Count the lines of the listing below that contain the word "What" and give only the number.
— start of Data extract —
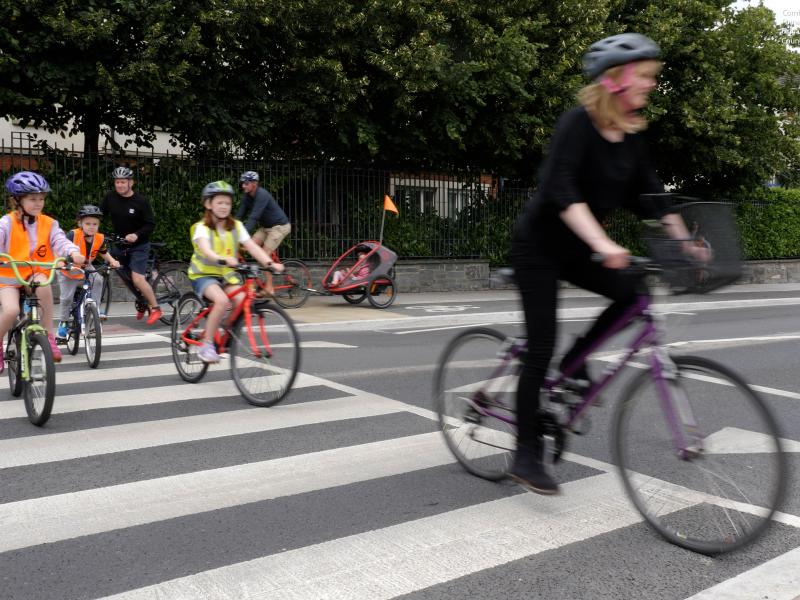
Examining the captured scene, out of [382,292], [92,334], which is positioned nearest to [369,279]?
[382,292]

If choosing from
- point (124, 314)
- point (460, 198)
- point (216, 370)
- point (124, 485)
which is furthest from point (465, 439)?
point (460, 198)

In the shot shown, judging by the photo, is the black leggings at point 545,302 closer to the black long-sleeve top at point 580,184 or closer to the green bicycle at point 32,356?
the black long-sleeve top at point 580,184

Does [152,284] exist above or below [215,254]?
below

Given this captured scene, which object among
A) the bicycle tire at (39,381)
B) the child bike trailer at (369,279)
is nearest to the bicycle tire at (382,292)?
the child bike trailer at (369,279)

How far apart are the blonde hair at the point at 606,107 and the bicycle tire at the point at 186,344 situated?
172 inches

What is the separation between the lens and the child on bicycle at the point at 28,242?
19.6ft

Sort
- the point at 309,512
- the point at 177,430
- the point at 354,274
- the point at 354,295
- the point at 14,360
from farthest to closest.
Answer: the point at 354,295 < the point at 354,274 < the point at 14,360 < the point at 177,430 < the point at 309,512

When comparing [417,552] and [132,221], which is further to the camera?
[132,221]

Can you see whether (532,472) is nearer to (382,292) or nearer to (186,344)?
(186,344)

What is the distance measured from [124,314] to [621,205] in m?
10.1

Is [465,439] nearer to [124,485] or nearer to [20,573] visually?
[124,485]

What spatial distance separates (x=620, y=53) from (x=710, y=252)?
854 millimetres

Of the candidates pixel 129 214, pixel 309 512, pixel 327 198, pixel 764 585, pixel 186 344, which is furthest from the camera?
pixel 327 198

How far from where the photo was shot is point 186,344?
276 inches
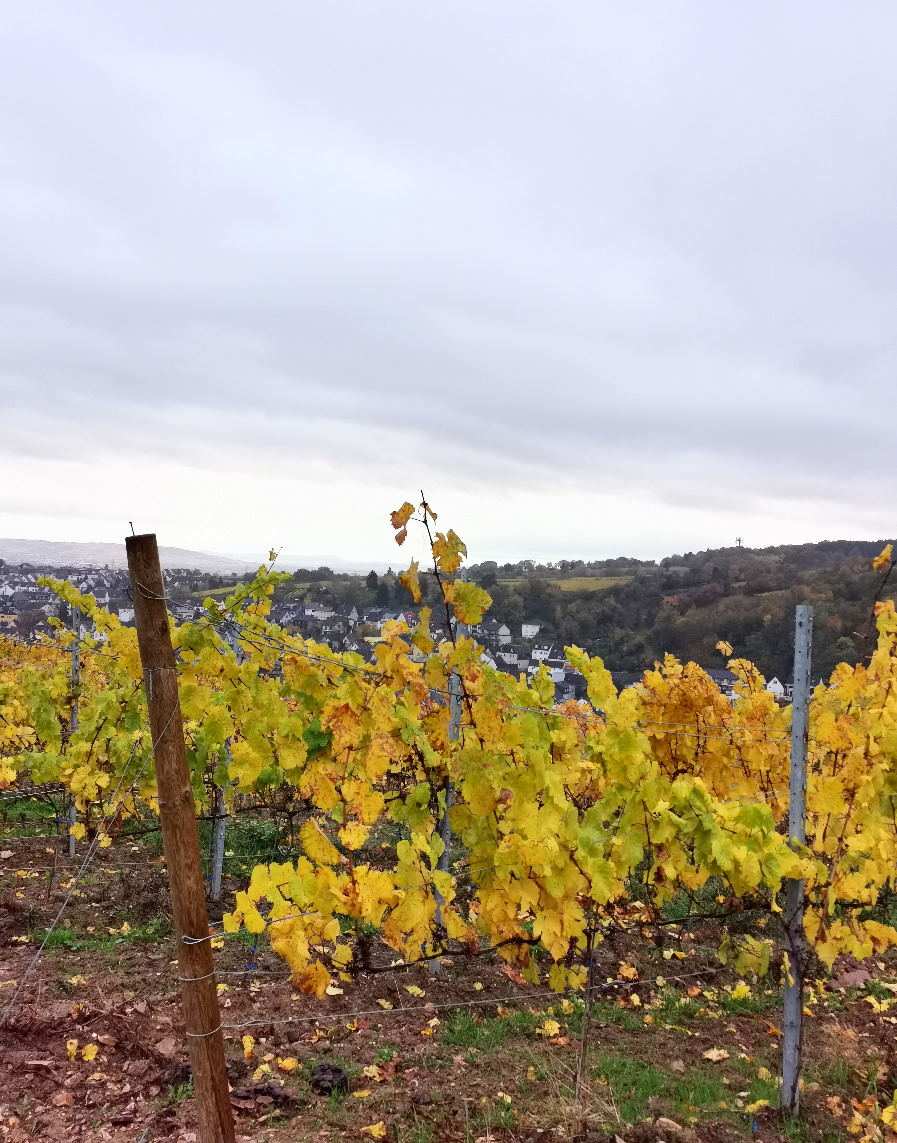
— end of Data extract —
_The answer_: 3